Would you please copy every line from the records that contains the word "Connochaetes"?

--- Entries provided Enclosed Below ---

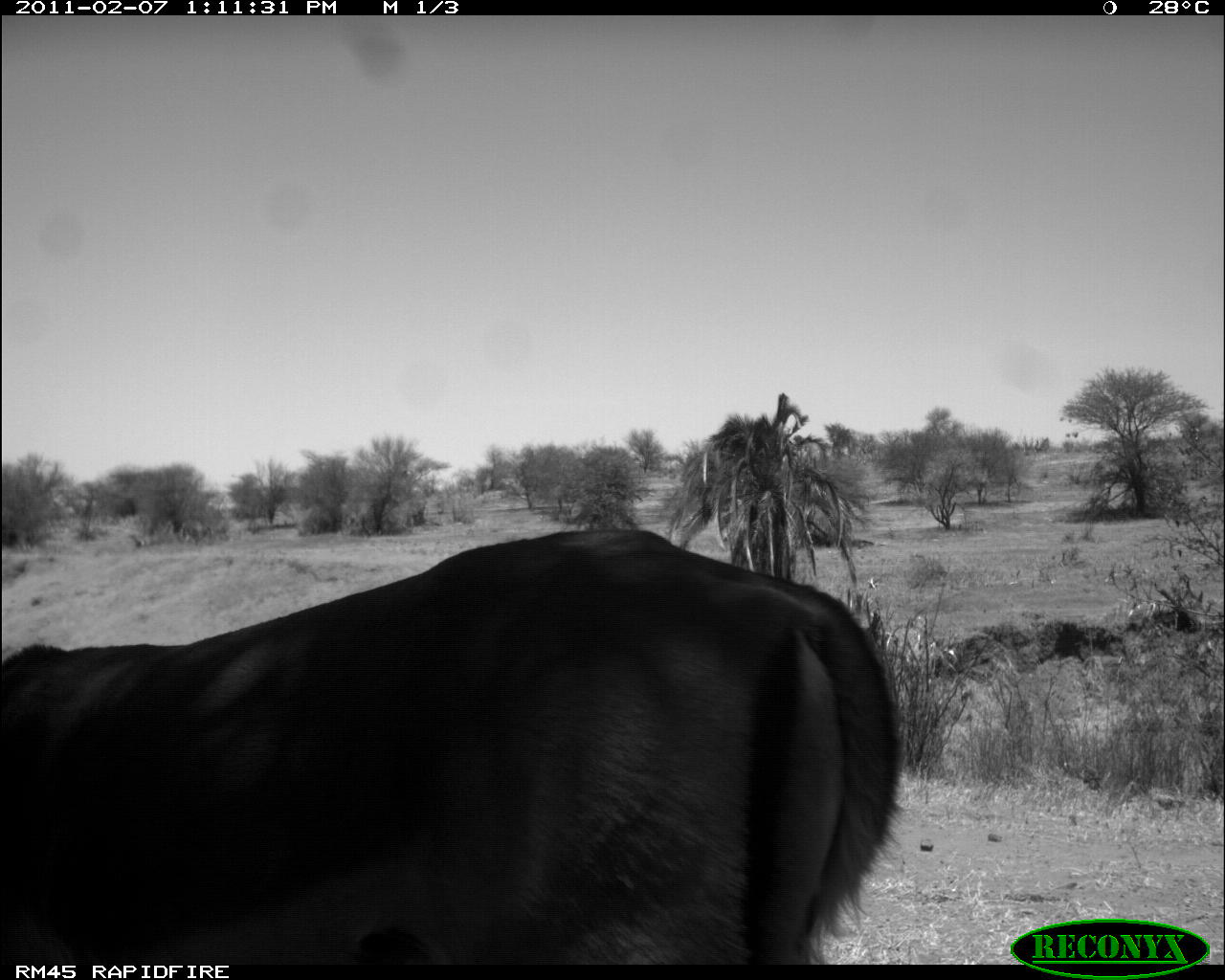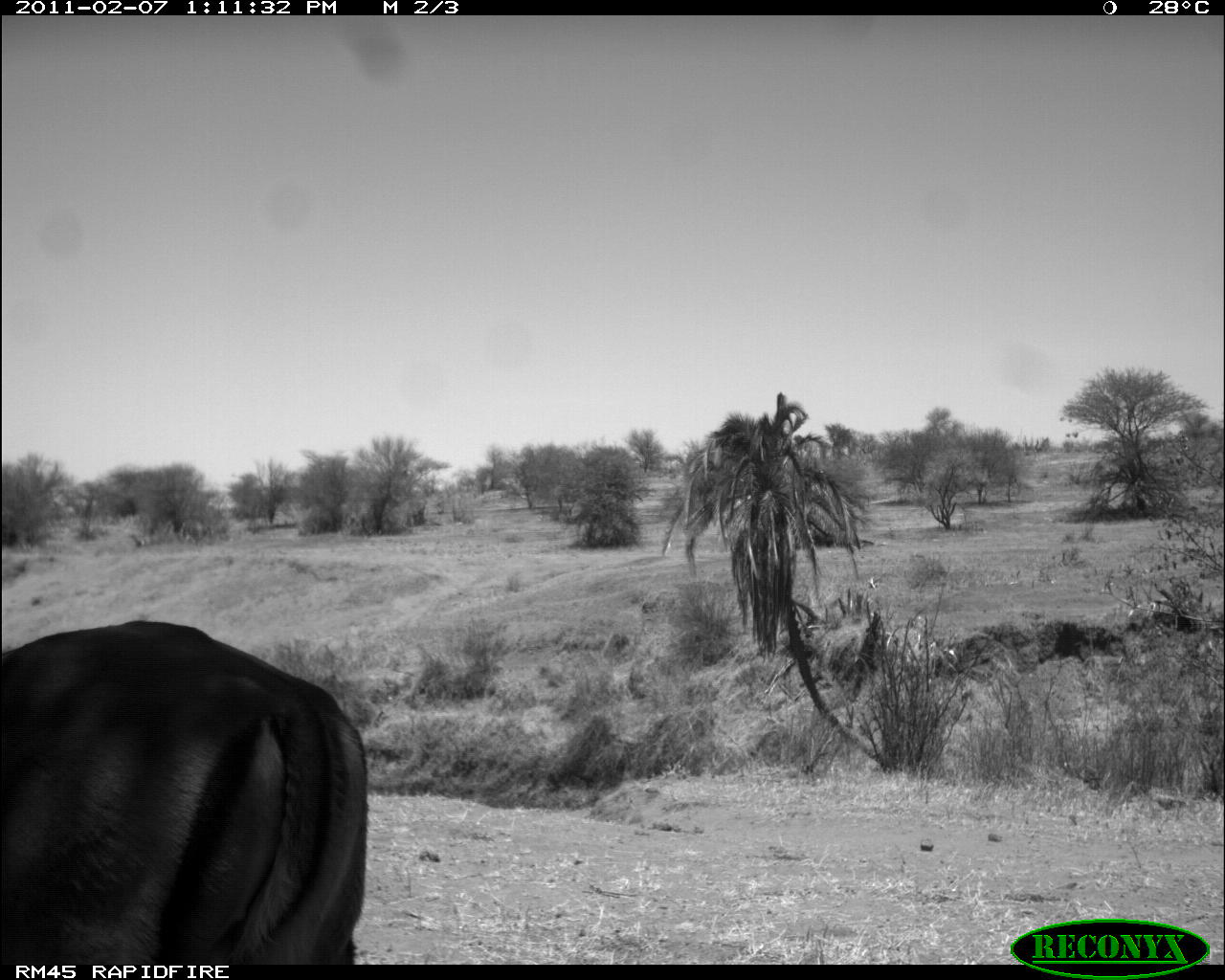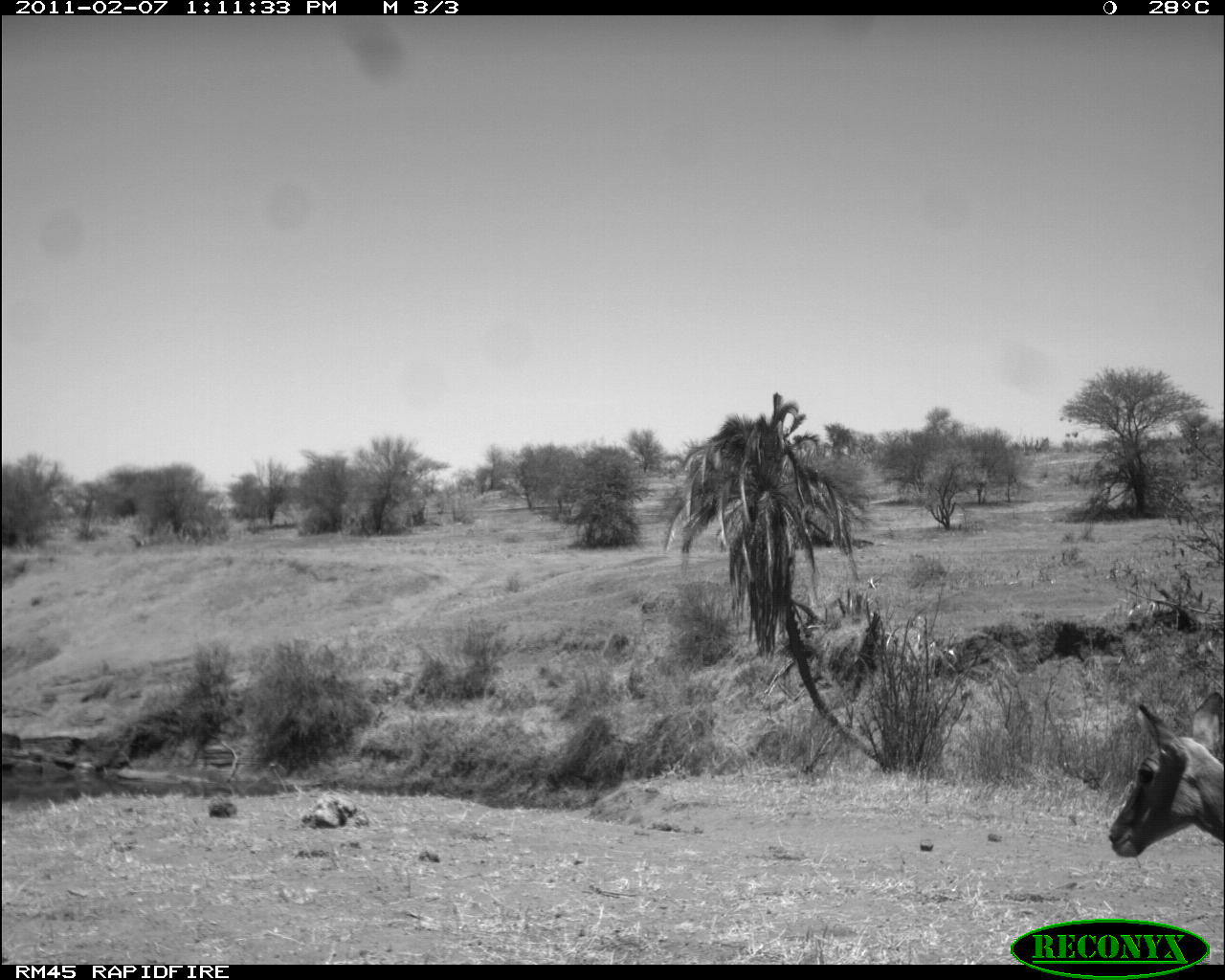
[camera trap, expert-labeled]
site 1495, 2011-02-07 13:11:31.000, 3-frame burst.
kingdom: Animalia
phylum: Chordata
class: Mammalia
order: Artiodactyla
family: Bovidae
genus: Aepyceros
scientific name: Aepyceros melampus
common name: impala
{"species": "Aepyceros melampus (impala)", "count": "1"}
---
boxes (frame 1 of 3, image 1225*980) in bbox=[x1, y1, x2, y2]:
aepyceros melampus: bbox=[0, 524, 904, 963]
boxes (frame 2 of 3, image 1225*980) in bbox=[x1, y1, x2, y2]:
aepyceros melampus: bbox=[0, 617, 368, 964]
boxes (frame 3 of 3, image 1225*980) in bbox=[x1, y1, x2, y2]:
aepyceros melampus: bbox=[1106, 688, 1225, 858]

--- End of Enclosed Entries provided ---
--- Entries provided Enclosed Below ---

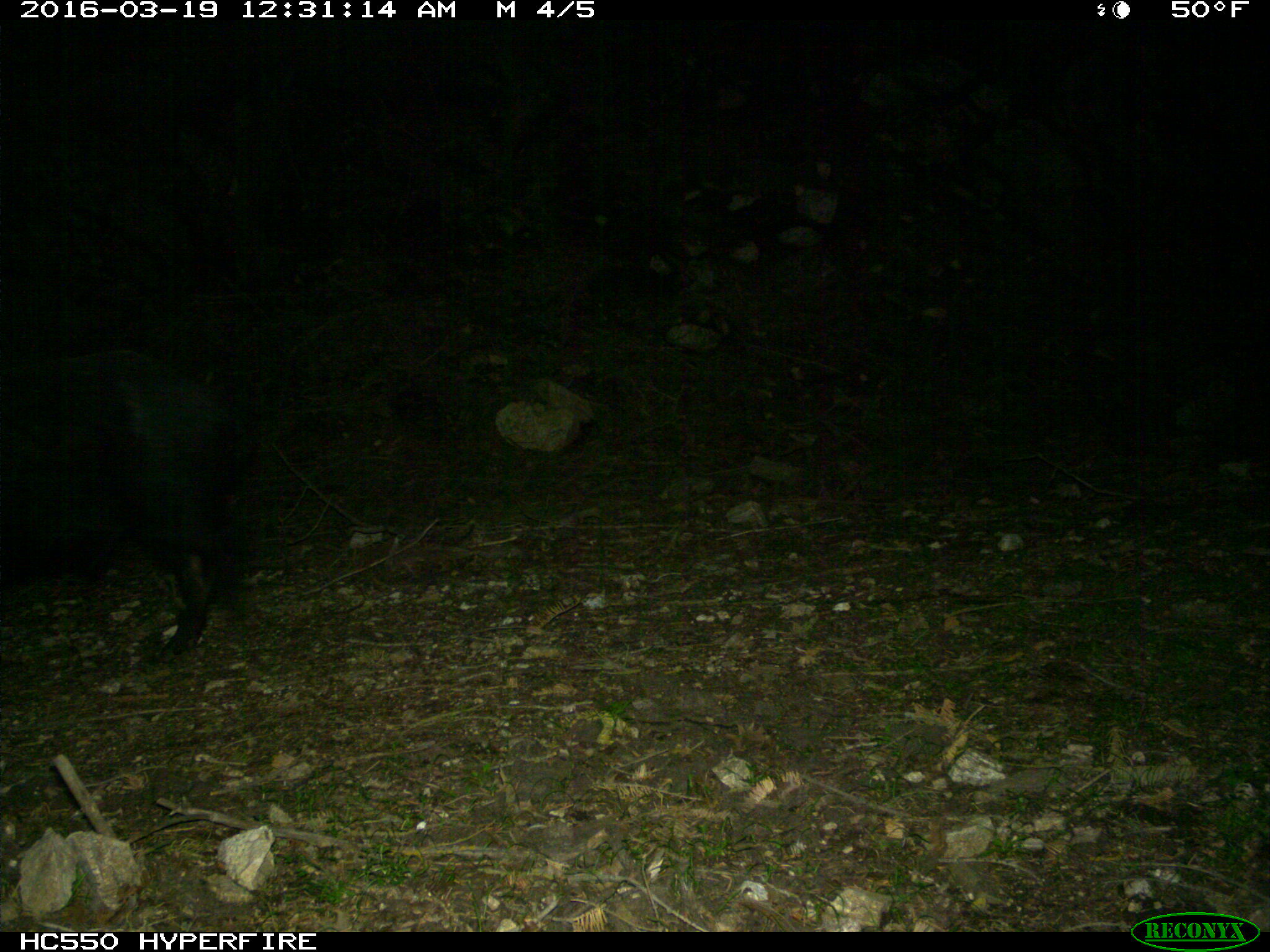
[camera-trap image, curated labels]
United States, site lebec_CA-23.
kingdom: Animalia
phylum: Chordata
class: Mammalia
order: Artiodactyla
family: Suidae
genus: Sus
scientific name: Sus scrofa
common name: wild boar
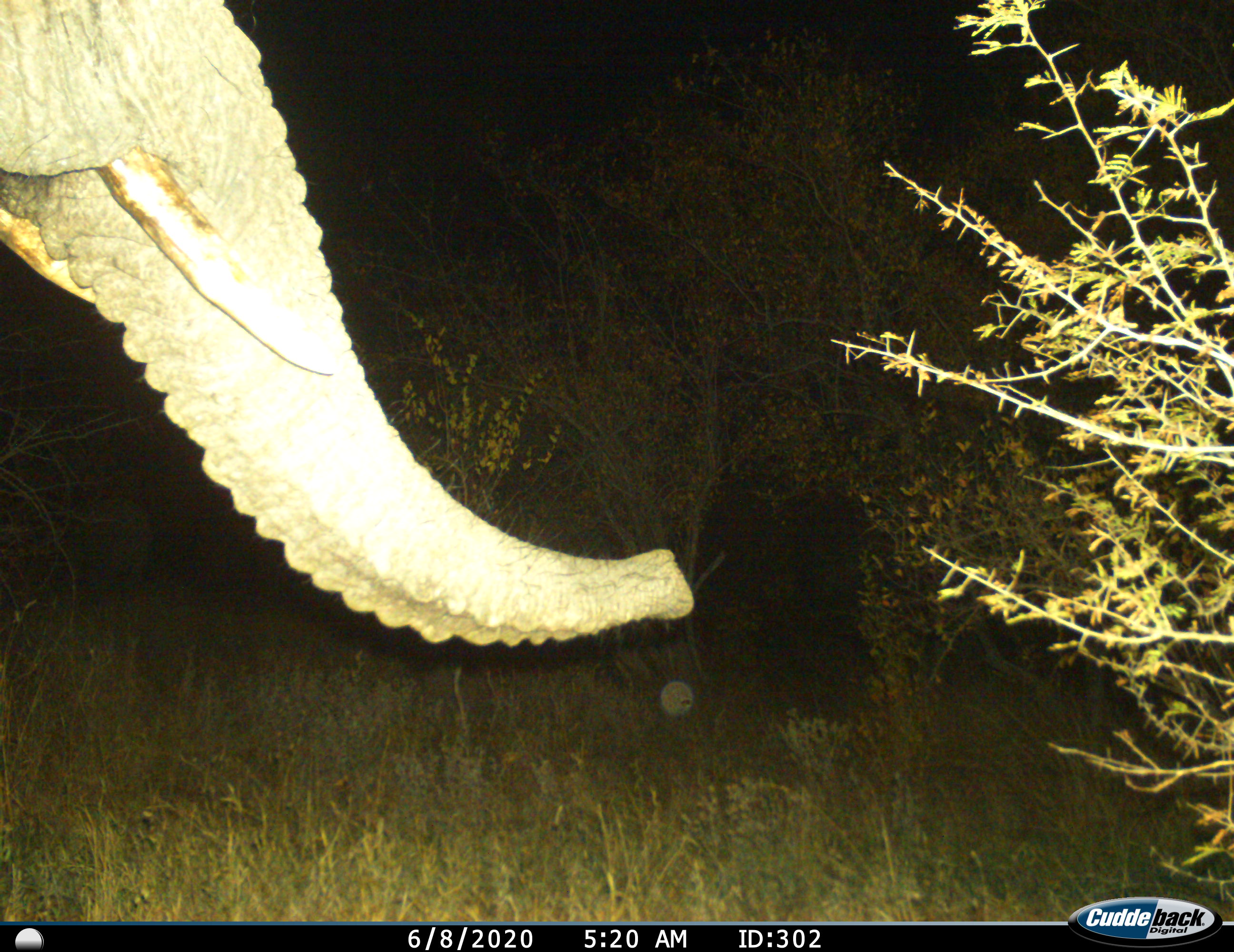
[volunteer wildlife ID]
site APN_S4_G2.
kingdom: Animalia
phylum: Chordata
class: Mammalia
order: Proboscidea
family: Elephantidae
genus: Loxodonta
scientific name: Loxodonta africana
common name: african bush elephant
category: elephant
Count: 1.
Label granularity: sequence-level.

--- End of Enclosed Entries provided ---
--- Entries provided Enclosed Below ---

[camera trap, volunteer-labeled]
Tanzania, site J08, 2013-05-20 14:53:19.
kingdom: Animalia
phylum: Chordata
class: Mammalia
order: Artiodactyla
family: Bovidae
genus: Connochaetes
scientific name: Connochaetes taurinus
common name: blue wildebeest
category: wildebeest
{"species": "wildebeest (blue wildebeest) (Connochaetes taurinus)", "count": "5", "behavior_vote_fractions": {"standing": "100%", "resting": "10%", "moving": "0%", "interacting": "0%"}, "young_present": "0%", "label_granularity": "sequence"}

--- End of Enclosed Entries provided ---

> Answer to this exercise
genus: Connochaetes
scientific name: Connochaetes taurinus
{"species": "wildebeest (blue wildebeest) (Connochaetes taurinus)", "count": "5", "behavior_vote_fractions": {"standing": "100%", "resting": "10%", "moving": "0%", "interacting": "0%"}, "young_present": "0%", "label_granularity": "sequence"}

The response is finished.